Study material:
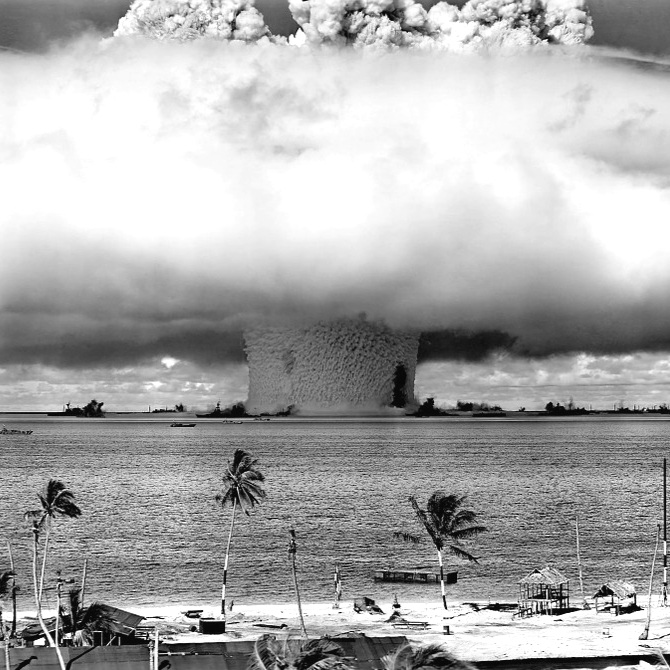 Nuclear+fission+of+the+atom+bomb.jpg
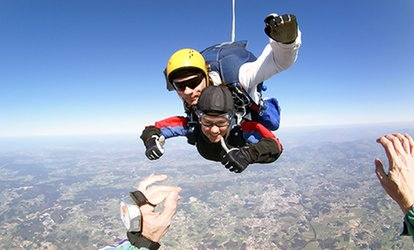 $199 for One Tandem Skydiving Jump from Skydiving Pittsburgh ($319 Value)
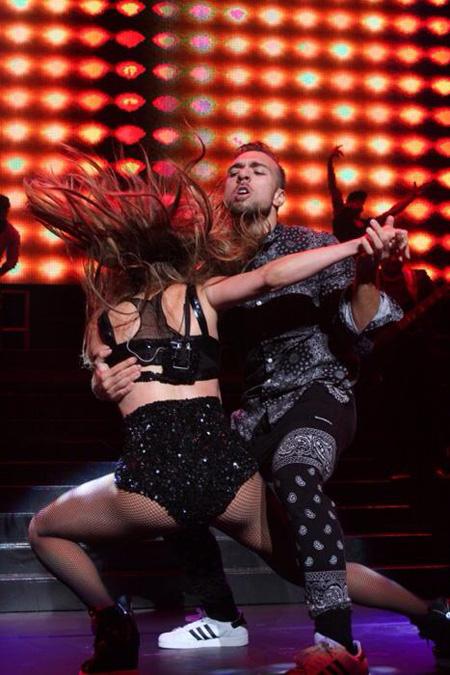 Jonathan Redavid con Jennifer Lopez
...
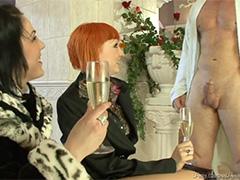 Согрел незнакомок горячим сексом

Task brief: The answer must be the part of the records that opens with the line containing "Nuclear+fission+of+the+atom+bomb.jpg" and closes with the line containing "Jonathan Redavid con Jennifer Lopez", reproduced exactly, with no pictures.

Output below:
 Nuclear+fission+of+the+atom+bomb.jpg
 $199 for One Tandem Skydiving Jump from Skydiving Pittsburgh ($319 Value)
 Jonathan Redavid con Jennifer Lopez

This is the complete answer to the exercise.